Lufkin Industries’ new lighting system resulted in an impressive 29.8% reduction — or 11,938,207 kWh — in lighting-related energy consumption.

A complete lighting retrofit, converting Lufkin to a more efficient system with custom fixtures (four-lamp and six-lamp T5HO for high-bay and T8 fixtures with electronic ballast for low-bay and office lighting) was proposed. Additionally, occupancy controls (turn the lights off when spaces are unoccupied) were recommended throughout the facilities. The retrofit would take place at five of the company’s facilities in and near Lufkin, TX: the corporate office, the foundry, the Buck Creek location in South Lufkin, a gear repair facility, and the power transmission plant. The estimated reduction in energy usage was 11,938,207 kWh — 18% of the company’s annual energy usage.

That estimated decrease would save $800,000 annually and qualified Lufkin for two rebate programs totaling $675,000. The company also received federal tax incentives totaling $100,000 through the Energy Policy Act of 2005. Also, Lufkin reduced its CO2 emissions by 16,958,929 pounds.

Installing the new four-lamp and sixlamp T5HO fixtures in the foundry took eight weeks.

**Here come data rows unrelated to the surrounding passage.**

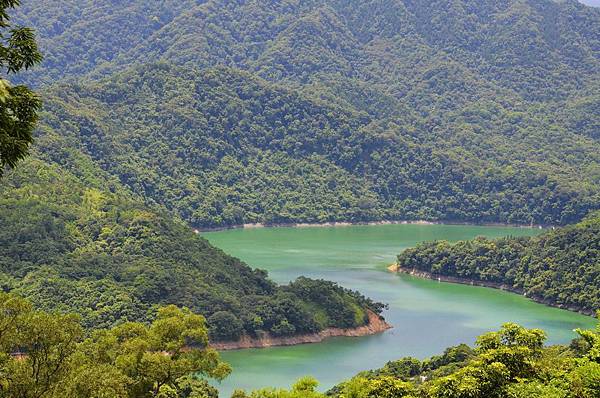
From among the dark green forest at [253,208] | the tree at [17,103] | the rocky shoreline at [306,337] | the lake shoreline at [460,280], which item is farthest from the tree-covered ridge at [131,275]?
the tree at [17,103]

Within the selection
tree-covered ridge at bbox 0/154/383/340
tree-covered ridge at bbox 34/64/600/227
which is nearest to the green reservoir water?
tree-covered ridge at bbox 0/154/383/340

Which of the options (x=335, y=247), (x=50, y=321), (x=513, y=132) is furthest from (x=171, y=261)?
(x=513, y=132)

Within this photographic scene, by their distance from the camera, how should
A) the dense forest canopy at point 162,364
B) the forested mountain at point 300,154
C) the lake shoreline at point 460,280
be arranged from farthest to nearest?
the forested mountain at point 300,154 → the lake shoreline at point 460,280 → the dense forest canopy at point 162,364

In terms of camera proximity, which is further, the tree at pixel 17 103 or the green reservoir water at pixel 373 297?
the green reservoir water at pixel 373 297

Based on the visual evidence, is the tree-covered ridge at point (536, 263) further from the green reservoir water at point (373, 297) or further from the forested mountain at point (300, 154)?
the forested mountain at point (300, 154)

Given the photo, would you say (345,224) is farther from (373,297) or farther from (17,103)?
(17,103)

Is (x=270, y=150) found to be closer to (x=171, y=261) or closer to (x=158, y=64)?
(x=158, y=64)

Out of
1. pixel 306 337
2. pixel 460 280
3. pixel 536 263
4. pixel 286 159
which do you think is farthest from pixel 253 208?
pixel 306 337
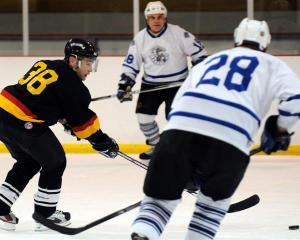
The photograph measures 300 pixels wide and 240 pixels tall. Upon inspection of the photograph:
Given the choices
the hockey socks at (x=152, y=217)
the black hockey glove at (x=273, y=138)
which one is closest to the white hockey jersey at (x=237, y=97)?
the black hockey glove at (x=273, y=138)

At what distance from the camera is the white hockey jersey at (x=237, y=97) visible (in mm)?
2811

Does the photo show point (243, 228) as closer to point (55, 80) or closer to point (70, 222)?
point (70, 222)

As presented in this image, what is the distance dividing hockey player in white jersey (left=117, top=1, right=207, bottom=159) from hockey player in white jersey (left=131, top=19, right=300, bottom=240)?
10.3ft

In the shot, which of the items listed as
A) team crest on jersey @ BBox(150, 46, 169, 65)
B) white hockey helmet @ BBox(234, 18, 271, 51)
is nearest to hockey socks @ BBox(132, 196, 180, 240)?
white hockey helmet @ BBox(234, 18, 271, 51)

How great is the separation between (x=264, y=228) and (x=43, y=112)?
1026 mm

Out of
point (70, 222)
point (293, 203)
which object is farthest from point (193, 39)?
point (70, 222)

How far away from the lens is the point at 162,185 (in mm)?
2855

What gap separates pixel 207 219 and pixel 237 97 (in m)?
0.39

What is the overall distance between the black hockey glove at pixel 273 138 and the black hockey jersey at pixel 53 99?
0.97 meters

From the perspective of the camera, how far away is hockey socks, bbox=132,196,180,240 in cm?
285

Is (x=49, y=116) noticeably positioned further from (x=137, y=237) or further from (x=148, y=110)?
(x=148, y=110)

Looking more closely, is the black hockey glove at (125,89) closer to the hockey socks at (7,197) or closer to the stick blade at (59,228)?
the hockey socks at (7,197)

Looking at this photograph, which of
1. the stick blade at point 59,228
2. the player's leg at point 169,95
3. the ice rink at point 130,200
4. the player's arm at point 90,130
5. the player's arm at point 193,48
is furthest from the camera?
the player's leg at point 169,95

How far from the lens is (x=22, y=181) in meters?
3.98
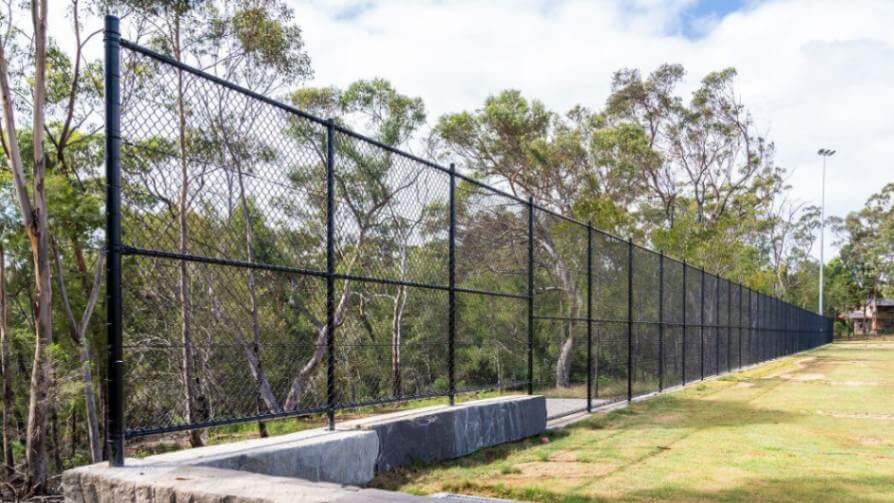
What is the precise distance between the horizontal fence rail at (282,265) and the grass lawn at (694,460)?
0.83 metres

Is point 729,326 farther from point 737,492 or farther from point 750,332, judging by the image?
point 737,492

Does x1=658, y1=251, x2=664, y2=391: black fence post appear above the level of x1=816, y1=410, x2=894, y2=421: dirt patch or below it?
above

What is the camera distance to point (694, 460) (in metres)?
7.23

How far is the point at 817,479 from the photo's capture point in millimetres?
6336

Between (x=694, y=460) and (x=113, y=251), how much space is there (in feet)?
17.8

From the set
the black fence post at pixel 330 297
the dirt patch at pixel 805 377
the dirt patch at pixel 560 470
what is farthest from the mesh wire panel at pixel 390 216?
the dirt patch at pixel 805 377

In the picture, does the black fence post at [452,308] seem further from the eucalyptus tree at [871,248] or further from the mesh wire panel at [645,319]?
the eucalyptus tree at [871,248]

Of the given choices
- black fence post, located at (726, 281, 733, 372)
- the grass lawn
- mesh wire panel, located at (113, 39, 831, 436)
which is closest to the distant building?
black fence post, located at (726, 281, 733, 372)

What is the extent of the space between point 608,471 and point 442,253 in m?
2.58

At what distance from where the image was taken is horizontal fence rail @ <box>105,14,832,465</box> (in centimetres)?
488

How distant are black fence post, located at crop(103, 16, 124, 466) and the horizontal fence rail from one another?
10 millimetres

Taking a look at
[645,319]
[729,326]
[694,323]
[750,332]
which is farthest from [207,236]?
[750,332]

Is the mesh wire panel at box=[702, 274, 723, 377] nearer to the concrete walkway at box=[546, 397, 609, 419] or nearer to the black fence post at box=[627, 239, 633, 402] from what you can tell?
the black fence post at box=[627, 239, 633, 402]

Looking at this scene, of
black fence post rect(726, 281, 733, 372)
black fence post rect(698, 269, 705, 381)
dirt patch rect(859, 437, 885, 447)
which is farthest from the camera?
black fence post rect(726, 281, 733, 372)
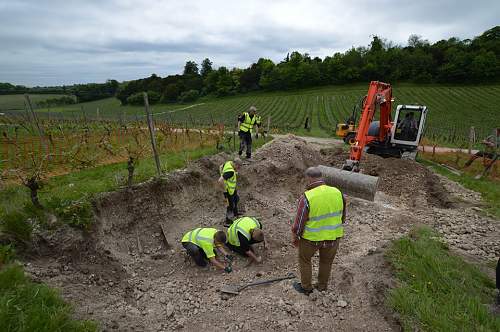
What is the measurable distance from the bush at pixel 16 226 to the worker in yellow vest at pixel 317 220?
13.0 feet

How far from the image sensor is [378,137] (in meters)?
11.6

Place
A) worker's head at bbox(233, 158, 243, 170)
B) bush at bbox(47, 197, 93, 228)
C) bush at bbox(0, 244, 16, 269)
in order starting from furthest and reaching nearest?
1. worker's head at bbox(233, 158, 243, 170)
2. bush at bbox(47, 197, 93, 228)
3. bush at bbox(0, 244, 16, 269)

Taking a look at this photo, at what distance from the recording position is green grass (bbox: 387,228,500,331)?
3.23 meters

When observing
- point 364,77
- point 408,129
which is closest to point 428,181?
point 408,129

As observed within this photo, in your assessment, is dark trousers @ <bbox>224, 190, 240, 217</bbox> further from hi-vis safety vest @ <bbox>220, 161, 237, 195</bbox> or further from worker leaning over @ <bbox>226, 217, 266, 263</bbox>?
worker leaning over @ <bbox>226, 217, 266, 263</bbox>

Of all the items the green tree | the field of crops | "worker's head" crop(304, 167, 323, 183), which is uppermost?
the green tree

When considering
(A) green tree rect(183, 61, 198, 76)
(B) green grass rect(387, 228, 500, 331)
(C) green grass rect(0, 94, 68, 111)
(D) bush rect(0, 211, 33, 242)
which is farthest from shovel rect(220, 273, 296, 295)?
(A) green tree rect(183, 61, 198, 76)

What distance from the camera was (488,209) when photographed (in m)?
7.20

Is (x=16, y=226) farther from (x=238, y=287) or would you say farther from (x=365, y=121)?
(x=365, y=121)

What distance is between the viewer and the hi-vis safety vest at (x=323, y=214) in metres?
3.72

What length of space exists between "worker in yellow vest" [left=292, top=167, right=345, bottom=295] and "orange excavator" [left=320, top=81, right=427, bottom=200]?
388 cm

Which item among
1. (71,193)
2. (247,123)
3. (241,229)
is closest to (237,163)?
(247,123)

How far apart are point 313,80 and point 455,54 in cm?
2472

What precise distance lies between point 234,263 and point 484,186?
7992 millimetres
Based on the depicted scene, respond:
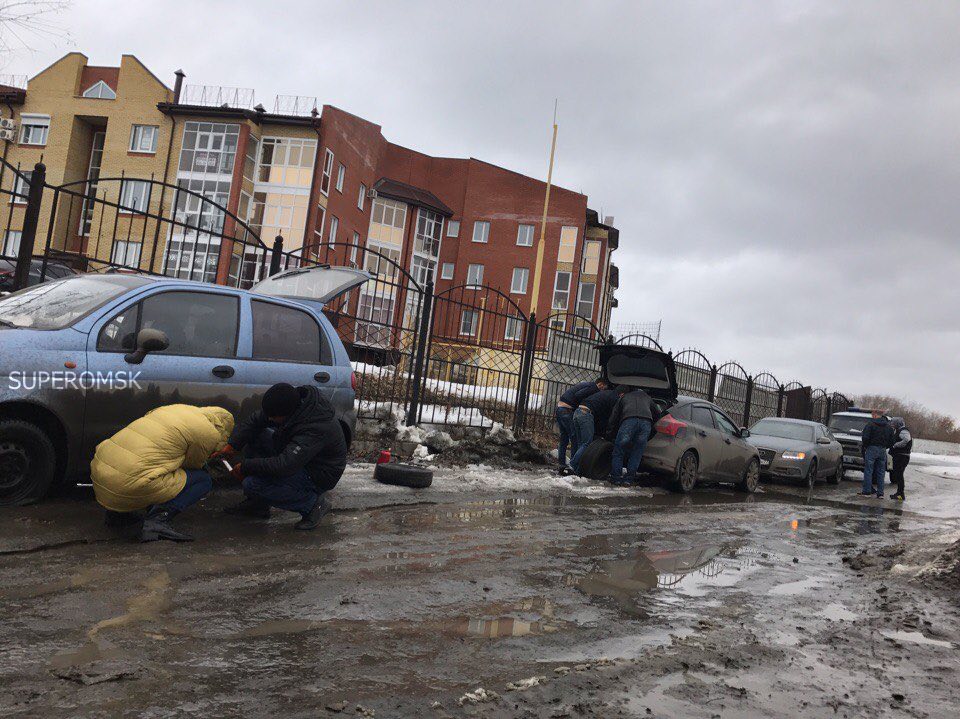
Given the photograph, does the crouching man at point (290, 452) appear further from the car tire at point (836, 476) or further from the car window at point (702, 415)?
the car tire at point (836, 476)

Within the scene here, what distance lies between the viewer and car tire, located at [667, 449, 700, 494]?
13.2 metres

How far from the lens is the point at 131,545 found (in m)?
5.44

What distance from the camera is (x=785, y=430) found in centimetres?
1930

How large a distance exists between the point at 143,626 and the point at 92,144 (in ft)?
152

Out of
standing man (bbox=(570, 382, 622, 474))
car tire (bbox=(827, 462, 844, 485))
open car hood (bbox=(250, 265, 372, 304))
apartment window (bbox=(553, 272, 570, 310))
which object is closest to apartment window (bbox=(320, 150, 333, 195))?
apartment window (bbox=(553, 272, 570, 310))

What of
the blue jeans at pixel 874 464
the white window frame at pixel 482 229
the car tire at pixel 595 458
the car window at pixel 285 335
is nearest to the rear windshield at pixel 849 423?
the blue jeans at pixel 874 464

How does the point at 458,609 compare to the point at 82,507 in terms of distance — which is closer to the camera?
the point at 458,609

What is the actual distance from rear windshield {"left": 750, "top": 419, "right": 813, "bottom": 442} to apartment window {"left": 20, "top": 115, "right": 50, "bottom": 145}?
40.6 m

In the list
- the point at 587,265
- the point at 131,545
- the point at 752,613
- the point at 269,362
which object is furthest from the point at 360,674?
the point at 587,265

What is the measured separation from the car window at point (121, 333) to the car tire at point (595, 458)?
26.7 feet

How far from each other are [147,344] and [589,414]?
821cm

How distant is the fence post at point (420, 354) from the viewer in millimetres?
12734

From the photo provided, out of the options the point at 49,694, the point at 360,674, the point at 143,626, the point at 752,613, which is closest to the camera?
the point at 49,694

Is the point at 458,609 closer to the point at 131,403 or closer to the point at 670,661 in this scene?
the point at 670,661
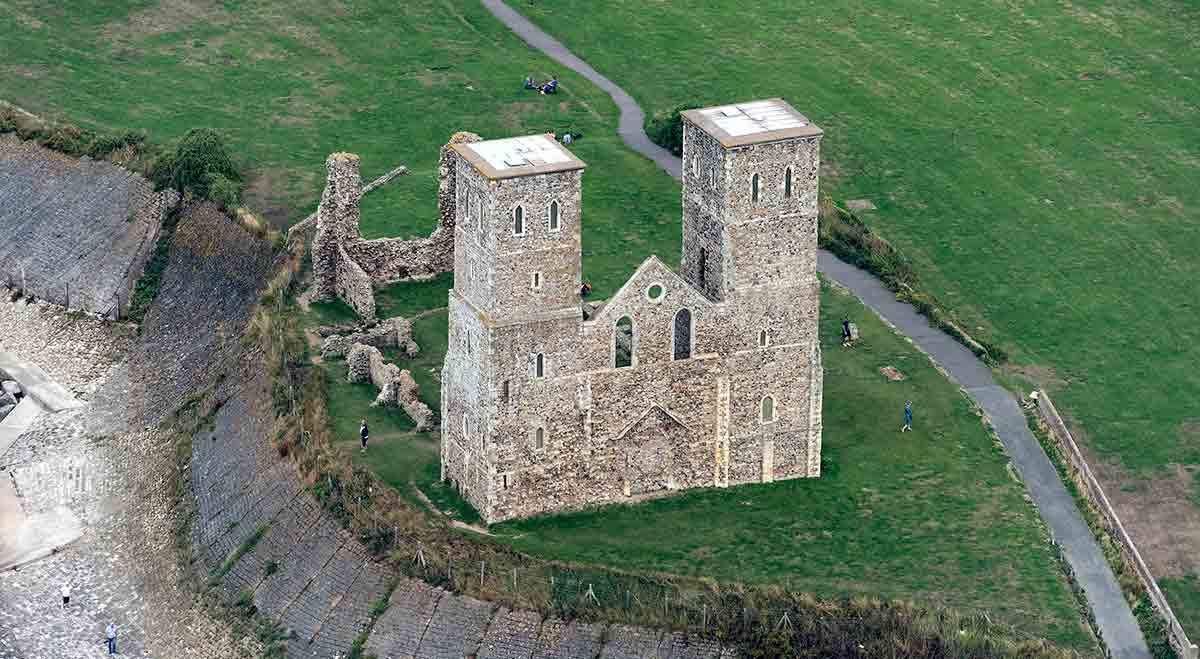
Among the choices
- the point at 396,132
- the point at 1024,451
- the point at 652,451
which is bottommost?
the point at 396,132

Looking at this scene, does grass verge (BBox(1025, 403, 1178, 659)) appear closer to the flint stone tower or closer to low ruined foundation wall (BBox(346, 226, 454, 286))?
the flint stone tower

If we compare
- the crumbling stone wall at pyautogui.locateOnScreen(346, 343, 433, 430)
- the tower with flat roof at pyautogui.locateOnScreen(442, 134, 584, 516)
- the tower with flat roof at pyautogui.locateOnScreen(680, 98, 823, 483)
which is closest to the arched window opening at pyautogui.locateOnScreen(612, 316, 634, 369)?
the tower with flat roof at pyautogui.locateOnScreen(442, 134, 584, 516)

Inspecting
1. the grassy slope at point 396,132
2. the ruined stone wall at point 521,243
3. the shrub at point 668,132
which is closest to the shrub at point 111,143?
the grassy slope at point 396,132

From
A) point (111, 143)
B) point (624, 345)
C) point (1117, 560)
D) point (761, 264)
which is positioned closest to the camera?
point (1117, 560)

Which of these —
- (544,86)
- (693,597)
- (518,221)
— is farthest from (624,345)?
(544,86)

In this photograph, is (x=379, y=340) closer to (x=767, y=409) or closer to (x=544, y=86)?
(x=767, y=409)

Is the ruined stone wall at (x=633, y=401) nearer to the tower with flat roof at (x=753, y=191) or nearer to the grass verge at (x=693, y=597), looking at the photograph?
the tower with flat roof at (x=753, y=191)

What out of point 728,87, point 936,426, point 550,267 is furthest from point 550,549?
point 728,87
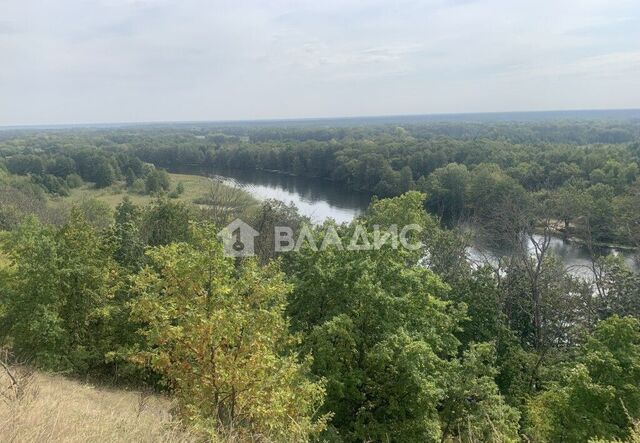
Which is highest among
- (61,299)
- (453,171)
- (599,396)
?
(61,299)

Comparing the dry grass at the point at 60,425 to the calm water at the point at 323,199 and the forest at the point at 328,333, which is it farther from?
the calm water at the point at 323,199

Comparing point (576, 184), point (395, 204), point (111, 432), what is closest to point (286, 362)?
point (111, 432)

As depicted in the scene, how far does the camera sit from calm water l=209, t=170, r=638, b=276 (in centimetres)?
3935

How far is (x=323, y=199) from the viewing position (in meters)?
68.8

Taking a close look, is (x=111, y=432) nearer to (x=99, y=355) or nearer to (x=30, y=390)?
(x=30, y=390)

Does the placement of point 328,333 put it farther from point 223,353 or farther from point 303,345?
point 223,353

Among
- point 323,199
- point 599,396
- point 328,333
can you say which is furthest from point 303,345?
point 323,199

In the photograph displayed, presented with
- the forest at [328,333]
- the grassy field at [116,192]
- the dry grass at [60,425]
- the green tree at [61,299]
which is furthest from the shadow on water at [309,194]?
the dry grass at [60,425]

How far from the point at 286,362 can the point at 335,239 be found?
743cm

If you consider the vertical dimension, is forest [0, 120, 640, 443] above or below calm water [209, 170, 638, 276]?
above

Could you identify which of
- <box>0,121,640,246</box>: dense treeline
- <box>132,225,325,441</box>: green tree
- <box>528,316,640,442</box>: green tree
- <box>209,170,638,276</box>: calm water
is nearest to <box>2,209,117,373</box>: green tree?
<box>132,225,325,441</box>: green tree

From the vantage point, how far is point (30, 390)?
6.40 meters

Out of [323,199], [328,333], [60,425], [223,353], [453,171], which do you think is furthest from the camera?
[323,199]

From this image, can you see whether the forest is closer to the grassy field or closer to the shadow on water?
the shadow on water
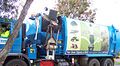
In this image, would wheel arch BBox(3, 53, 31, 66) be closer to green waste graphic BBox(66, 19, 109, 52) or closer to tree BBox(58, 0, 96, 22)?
green waste graphic BBox(66, 19, 109, 52)

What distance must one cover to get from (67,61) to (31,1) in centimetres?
1032

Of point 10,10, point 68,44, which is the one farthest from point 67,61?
point 10,10

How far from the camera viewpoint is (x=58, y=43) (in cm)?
1593

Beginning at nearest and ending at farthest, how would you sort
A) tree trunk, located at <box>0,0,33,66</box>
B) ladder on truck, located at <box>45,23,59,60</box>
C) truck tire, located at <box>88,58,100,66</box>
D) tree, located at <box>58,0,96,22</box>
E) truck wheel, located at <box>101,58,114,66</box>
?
tree trunk, located at <box>0,0,33,66</box> → ladder on truck, located at <box>45,23,59,60</box> → truck tire, located at <box>88,58,100,66</box> → truck wheel, located at <box>101,58,114,66</box> → tree, located at <box>58,0,96,22</box>

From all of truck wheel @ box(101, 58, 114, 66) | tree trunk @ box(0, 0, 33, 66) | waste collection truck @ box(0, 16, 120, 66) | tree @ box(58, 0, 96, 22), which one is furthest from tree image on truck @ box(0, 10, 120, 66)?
tree @ box(58, 0, 96, 22)

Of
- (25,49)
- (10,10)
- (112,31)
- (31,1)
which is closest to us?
(31,1)

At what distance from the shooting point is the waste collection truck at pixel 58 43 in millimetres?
14219

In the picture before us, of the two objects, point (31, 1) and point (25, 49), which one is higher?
point (31, 1)

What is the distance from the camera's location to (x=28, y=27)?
15.8 metres

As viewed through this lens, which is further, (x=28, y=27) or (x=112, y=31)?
(x=112, y=31)

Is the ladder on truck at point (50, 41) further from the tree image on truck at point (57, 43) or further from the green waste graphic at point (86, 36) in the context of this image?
the green waste graphic at point (86, 36)

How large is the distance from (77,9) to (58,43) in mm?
16147

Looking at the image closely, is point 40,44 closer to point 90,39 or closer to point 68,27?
point 68,27

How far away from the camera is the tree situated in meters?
31.1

Normally, such an installation takes half that time, but installation was scheduled to accommodate production, to eliminate lost-production costs. The new lights in the foundry were an improvement on the previous fixtures, which were not coordinated or controlled, leading to dark areas and the tendency to leave lights constantly.

The total installation across the five facilities was completed on time and on budget, and without disruption to normal operations.